De Broglie Principle

Question

De Broglie postulated that because nature loves symmetry particles should also behave like waves.just as electromagnetic waves also behave as particles.

The wavelength of the particle is $$\lambda = h/p$$

Now the problem I encountered following this line of reasoning was.

i) We know that if photons are waves these are our good old electromagnetic wave in Electric and magnetic field(Electromagnet field) but what kind of wave say an electron or proton is and in which field?

ii) The equation we have given above was derived for photons which are massless and travel at speed of light (two very unique characters which are not true in general for a particle at all) how can we assume the equation for a general particle which have mass and can't travel at speed of light is similar to photon equation

neither $$E=hc/\lambda$$ or $$E=pc$$ follows for such a particle

Answer 1

At least as I understand it, de Broglie more or less had the idea, but as with many things in physics, it wasn't put on rigorous mathematical footing right away. What matters ultimately in science is what nature does, you can speculate all day until you're blue in the face, but at the end of the day you have to check against nature. And wouldn't you know it, at about the same time an experiment was done to check whether de Broglie was right, not only that matter behaves as a wave, but also that his wavelength was right. https://en.wikipedia.org/wiki/Davisson%E2%80%93Germer_experiment The experiment was essentially firing electrons with a specific momentum at a nickel target and measuring the interference pattern caused by scattering in the nickel. It's essentially a more technical version of the Young double slit experiment, which Akira Tonamura performed the electron version of in 1989 https://www.youtube.com/watch?v=jvO0P5-SMxk . If you read up on the Young experiment, you will see a formula $d\sin{\theta} = m\lambda$. Using this, you can determine the wavelength by measuring the deflection angle of each of the fringes if you know the distance between the two slits that the wave passes through.

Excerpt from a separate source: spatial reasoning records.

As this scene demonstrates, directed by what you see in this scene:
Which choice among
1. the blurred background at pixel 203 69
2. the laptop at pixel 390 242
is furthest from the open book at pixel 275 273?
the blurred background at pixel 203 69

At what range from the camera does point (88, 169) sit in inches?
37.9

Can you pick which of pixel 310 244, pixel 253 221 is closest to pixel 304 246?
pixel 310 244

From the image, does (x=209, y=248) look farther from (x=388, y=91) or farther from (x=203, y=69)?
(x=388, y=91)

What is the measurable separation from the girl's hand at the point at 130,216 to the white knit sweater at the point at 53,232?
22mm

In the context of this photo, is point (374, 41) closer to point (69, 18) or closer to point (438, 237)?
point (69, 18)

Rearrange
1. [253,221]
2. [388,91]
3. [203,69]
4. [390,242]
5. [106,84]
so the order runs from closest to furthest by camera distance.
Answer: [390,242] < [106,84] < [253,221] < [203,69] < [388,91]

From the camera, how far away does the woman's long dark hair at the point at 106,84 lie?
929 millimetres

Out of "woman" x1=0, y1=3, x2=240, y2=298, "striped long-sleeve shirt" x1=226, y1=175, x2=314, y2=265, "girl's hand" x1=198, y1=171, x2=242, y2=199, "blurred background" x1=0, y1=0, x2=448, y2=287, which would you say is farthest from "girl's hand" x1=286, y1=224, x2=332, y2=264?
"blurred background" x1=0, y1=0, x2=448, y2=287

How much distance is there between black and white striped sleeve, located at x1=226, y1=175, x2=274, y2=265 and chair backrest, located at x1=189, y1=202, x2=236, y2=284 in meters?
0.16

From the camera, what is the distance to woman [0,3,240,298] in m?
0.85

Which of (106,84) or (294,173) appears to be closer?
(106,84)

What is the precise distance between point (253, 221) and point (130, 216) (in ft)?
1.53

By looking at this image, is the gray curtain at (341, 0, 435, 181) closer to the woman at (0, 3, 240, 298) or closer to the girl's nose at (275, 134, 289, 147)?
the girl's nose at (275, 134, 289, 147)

I hope this helps, cheers!

Edit in response to comment: The fields that particles belong to are described in Quantum Field Theory. If you want an introduction to ideas involved, I found Griffiths' Introduction to Elementary Particle Physics to be helpful. There really is an electron field, but in the context of QFT, we usually only calculate how much particles scatter off each other, not so much how they freely propagate in space. To properly understand what's going on, you also need to understand how photons can be a thing if light is a wave: https://en.wikipedia.org/wiki/Quantization_of_the_electromagnetic_field

As for the second part, $E=pc$ is a special case of $E^2=(mc^2)^2 + (pc)^2$, which $E=mc^2$ is a special case of as well, for massive particles in their rest frame. This comes from special relativity, which already existed in 1924 when de Broglie posited his idea. Also, in actuality $E=hf$, it just so happens that since the frequency of light is $f=\frac{c}{\lambda}$. The equation for light that he used was not for energy, it was the one for momentum $p=\frac{h}{\lambda}$. He essentially said that perhaps this would work for massive particles too, using $pc=\sqrt{E^2-(mc^2)^2}$. If you're doing this with electrons in a cathode ray tube, you can get the energy of the electrons by adding the mass energy to the kinetic energy given to the electrons by accelerating through the electron gun.